Todos los fines de octubre/principios de noviembre están plagados por varias fechas importantes, para todos aquellos que practican religiones, desde los cristianos en general con el día de todos los santos y el día de todos los muertos, los evangélicos y protestantes, con el día de las Iglesias Evangélicas y Protestantes (valga la redundancia) y hasta los adoradores de creencias más radicales y poco convencionales, con la celebración de la noche de brujas (Halloween).

Para mí todo es válido, siempre y cuando tu celebración no signifique molestar a los demás.
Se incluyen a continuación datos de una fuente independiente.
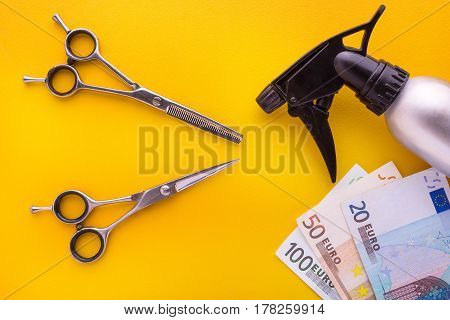 Hairdresser Set With Various Accessories And Euro Bill On Yellow Background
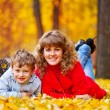 Mother with son in the autumn park — Stock Photo #3942797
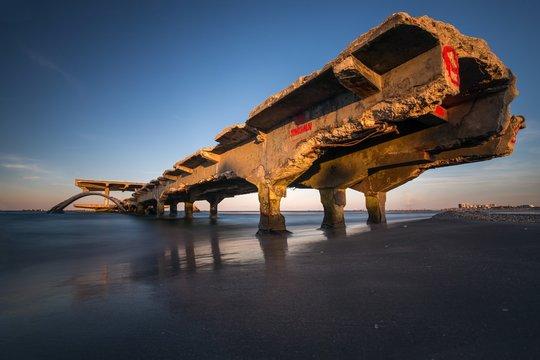 Old broken bridge over the sea under a clear blue sky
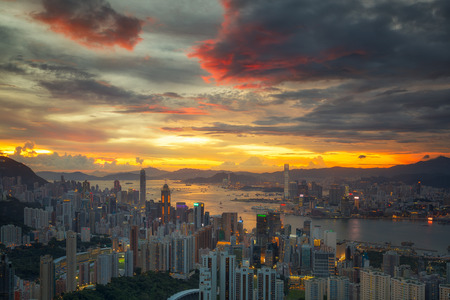 Cityscape of Hong kong and Kowloon with harbour and sunset, big city in China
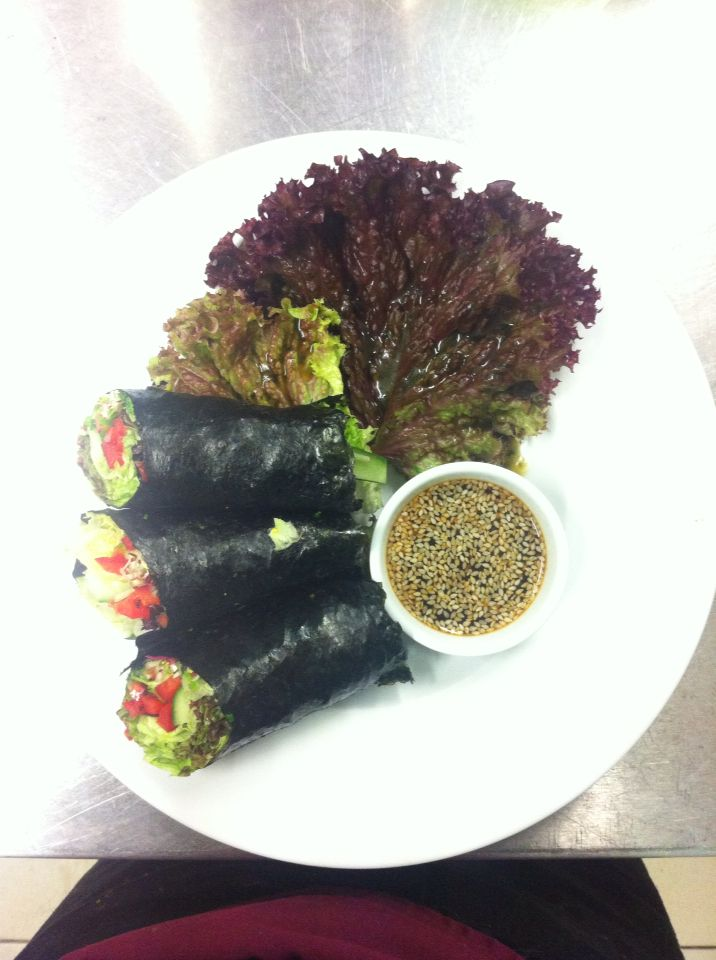 Nori rolls packed with herbs, sprouts and microgreens with spicy sesame dipping sauce. Raw.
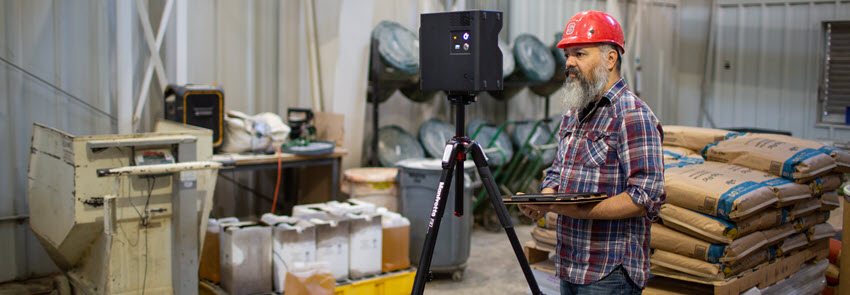 A DELTA Staff member mans a camera on a tripod in the feed mill.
No soy una persona creyente ni practicante. Me defino agnóstica. Desde que era chica algo en mí no calzaba, lo que me enseñaban en el colegio y el “angelito de la guarda” que me hacía rezar mi abuelita todas las noches, no tenían mayor significado en mí. Me sentía confundida y un poco sola cuando le hablaba a algo que debía protegerme.

Nunca probé una ostia, no alcancé a hacer la primera comunión. Pero después me sentí afortunada porque no estuve obligada a entregarle mi fe a algo sin realmente creer en eso.
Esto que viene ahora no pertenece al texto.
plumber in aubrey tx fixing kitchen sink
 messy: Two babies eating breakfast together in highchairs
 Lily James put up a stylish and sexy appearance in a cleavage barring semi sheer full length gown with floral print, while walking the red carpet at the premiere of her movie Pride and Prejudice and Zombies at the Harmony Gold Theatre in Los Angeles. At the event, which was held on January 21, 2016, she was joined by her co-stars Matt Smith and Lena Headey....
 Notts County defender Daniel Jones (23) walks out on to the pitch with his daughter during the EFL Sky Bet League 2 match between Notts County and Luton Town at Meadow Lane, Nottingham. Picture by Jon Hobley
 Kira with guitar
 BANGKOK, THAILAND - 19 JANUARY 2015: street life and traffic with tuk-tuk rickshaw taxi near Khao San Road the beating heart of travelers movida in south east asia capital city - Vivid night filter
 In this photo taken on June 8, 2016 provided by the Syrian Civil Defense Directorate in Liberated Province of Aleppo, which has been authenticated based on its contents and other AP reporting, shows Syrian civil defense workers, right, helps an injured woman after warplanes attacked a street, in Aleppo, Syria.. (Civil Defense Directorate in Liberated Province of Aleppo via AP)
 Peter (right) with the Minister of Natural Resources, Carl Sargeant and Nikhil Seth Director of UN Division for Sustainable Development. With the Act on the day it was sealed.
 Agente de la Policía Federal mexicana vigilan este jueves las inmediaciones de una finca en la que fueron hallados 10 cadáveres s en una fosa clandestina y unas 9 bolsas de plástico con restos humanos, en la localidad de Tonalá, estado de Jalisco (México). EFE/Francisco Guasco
Con los años he llegado a la conclusión de que no me ha hecho falta tener algo en que creer, más allá de lo que veo. No me molesta lo que crean los demás, incluso me gusta escuchar las distintas costumbres de cada credo. Me entretiene conocer por ejemplo, qué diferencia a los jesuitas de los legionarios, a los evangélicos de los Testigos de Jehová, etc. Lo único que me molesta es que he conocido pocas personas tan tolerantes como yo hacia los que creen, y viceversa.
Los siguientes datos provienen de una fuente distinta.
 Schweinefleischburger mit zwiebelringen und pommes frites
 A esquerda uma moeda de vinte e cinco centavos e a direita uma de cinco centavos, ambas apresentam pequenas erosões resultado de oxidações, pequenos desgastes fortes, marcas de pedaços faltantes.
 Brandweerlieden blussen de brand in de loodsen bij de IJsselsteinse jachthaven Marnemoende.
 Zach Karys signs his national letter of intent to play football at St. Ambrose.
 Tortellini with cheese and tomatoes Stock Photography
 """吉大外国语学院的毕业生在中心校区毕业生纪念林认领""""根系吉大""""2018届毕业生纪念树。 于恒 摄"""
A veces me siento como mal por decir que no soy creyente. En un país tan cristiano como el nuestro, es como un estigma decirlo. “¿No crees en nada?” con cara de asombro me han preguntado montones de veces. “No, no creo” Tengo que repetir con insistencia. ¿Me hace esto una persona mala? ¿Estoy vacía acaso porque Dios no está en mí? Yo digo que no, creo tener bastante más cosas en mí que llenan mi vida y si no creo, no creo no más. El asunto no es de nadie más, es solo mío.

Es en estas fechas en que me siento más bicho raro, y en pascua de resurrección, en los matrimonios, en la misma navidad, etc., siento la obligación de decir: ¡Bicho raro y a mucha honra!

Vive y deja vivir, les digo yo a todos aquellos que sienten que deben peregrinar y convencer al resto de que lo que creen es la verdad absoluta y no existe nada más. ¿Qué es la verdad? Uff… yo creo que nadie lo sabe con seguridad. En cambio, disfrutemos la libertad de elegir y practicar y de recibir respeto si también lo das.